***** EXTRACTED ENTRIES
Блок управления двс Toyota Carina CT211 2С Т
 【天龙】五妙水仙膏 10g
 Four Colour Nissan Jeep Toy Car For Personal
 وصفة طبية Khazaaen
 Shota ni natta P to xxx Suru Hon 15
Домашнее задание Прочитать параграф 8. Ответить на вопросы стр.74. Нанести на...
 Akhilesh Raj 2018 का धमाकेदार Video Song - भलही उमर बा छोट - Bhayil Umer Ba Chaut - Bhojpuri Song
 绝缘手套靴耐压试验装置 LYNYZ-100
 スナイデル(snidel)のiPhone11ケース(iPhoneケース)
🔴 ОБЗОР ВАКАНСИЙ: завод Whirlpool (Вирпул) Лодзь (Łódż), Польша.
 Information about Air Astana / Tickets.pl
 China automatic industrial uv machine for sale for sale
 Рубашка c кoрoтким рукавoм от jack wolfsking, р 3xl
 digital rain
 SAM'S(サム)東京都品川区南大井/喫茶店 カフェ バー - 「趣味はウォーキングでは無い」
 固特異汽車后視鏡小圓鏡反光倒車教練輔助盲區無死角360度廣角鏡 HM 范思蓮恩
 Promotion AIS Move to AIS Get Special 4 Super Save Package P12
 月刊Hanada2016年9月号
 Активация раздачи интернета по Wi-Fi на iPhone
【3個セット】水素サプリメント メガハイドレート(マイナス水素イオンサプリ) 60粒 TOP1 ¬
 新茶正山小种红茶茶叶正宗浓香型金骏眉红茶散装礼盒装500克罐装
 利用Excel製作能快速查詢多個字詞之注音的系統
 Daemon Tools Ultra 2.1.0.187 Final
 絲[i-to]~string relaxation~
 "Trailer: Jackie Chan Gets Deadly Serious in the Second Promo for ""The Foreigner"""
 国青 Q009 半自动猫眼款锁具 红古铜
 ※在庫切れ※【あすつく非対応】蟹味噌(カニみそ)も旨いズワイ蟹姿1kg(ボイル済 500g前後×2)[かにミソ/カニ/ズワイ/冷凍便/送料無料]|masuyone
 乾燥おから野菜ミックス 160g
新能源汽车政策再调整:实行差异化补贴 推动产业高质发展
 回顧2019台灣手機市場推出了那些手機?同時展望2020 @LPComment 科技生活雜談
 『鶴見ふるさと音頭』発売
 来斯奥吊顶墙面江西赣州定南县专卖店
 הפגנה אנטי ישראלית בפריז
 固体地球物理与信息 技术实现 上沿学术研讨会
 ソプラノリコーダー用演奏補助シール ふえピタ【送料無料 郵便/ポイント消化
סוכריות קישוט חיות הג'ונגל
**********
#### YOUR OBJECTIVE:
Using the records above, set down exactly the lines from the one with "绝缘手套靴耐压试验装置 LYNYZ-100" through the one with "国青 Q009 半自动猫眼款锁具 红古铜", inclusive, and nothing more.

#### WRITTEN ANSWER:
 绝缘手套靴耐压试验装置 LYNYZ-100
 スナイデル(snidel)のiPhone11ケース(iPhoneケース)
🔴 ОБЗОР ВАКАНСИЙ: завод Whirlpool (Вирпул) Лодзь (Łódż), Польша.
 Information about Air Astana / Tickets.pl
 China automatic industrial uv machine for sale for sale
 Рубашка c кoрoтким рукавoм от jack wolfsking, р 3xl
 digital rain
 SAM'S(サム)東京都品川区南大井/喫茶店 カフェ バー - 「趣味はウォーキングでは無い」
 固特異汽車后視鏡小圓鏡反光倒車教練輔助盲區無死角360度廣角鏡 HM 范思蓮恩
 Promotion AIS Move to AIS Get Special 4 Super Save Package P12
 月刊Hanada2016年9月号
 Активация раздачи интернета по Wi-Fi на iPhone
【3個セット】水素サプリメント メガハイドレート(マイナス水素イオンサプリ) 60粒 TOP1 ¬
 新茶正山小种红茶茶叶正宗浓香型金骏眉红茶散装礼盒装500克罐装
 利用Excel製作能快速查詢多個字詞之注音的系統
 Daemon Tools Ultra 2.1.0.187 Final
 絲[i-to]~string relaxation~
 "Trailer: Jackie Chan Gets Deadly Serious in the Second Promo for ""The Foreigner"""
 国青 Q009 半自动猫眼款锁具 红古铜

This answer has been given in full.